US government scientists work hard to protect the public.


Some study infectious diseases and effective treatments. Others ensure that drugs, food, vehicles, or consumer products live up to their claims and don't harm anyone.

But the concerns at NASA's headquarters are, quite literally, extraterrestrial — which is why the space agency now has a job opening for "planetary protection officer."

The gig? Help defend Earth from alien contamination, and help Earth avoid contaminating alien worlds it's trying to explore.

USAF photo by Senior Airman Ian Dudley

The pay? A six-figure salary, from $124,406 to $187,000 a year, plus benefits.

A rare and cosmically important position

While many space agencies hire planetary protection officers, they're often shared or part-time roles.

In fact, only two such full-time roles exist in the world: one at NASA and the other at the European Space Agency.

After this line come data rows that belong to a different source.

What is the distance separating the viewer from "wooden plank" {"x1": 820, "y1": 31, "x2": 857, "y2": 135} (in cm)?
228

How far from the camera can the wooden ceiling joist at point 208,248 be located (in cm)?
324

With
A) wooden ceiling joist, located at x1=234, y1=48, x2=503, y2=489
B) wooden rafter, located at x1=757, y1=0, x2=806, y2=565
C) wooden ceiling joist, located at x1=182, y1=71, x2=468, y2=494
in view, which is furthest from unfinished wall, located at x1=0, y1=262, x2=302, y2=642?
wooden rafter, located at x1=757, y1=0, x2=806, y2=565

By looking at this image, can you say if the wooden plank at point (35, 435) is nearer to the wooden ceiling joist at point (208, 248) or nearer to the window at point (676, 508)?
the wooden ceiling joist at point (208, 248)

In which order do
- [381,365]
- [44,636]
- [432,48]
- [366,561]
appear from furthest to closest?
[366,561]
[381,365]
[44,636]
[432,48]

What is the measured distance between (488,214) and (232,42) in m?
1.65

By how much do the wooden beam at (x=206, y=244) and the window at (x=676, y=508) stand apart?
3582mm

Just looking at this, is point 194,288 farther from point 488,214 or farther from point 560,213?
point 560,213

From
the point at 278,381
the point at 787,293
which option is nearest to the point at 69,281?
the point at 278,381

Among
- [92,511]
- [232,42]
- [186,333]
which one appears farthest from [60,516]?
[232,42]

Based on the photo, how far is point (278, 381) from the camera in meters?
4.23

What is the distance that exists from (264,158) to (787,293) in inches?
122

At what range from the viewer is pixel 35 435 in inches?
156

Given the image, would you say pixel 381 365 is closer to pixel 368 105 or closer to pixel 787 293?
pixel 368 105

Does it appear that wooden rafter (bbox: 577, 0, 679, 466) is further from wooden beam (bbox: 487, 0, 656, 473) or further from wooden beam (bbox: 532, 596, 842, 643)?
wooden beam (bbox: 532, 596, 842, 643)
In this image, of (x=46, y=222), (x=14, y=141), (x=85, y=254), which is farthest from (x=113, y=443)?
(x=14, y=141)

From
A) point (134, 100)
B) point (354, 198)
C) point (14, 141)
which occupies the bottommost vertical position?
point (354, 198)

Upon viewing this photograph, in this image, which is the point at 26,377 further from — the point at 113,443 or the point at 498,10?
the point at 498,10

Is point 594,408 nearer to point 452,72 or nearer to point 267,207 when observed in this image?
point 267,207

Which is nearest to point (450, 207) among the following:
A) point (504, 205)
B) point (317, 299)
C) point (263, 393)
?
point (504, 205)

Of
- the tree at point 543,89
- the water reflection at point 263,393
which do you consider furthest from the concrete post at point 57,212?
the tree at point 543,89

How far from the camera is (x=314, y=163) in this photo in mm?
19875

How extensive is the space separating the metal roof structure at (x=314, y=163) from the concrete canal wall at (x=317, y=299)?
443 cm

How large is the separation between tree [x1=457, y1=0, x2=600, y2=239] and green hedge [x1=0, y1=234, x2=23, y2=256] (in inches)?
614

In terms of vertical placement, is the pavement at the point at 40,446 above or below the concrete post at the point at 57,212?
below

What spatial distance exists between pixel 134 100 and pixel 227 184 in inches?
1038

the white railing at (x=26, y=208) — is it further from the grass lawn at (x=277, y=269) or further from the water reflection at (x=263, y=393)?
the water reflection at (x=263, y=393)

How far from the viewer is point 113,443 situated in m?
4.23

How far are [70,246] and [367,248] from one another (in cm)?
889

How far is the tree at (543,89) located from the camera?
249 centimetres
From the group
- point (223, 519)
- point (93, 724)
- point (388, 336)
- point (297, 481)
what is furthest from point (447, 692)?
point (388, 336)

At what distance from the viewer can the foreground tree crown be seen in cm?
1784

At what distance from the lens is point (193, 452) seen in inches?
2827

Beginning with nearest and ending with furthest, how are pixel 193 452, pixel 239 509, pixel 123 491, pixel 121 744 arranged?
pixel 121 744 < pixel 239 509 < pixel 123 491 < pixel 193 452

That's according to Catharine Conley, NASA's only planetary protection officer since 2014. Business Insider interviewed Conley most recently in March.

"This new job ad is a result of relocating the position I currently hold to the Office of Safety and Mission Assurance, which is an independent technical authority within NASA," Conley told Business Insider in an email on Tuesday. (She did not say whether she planned to reapply for the position, which is held for at least three years but may be extended to five years.)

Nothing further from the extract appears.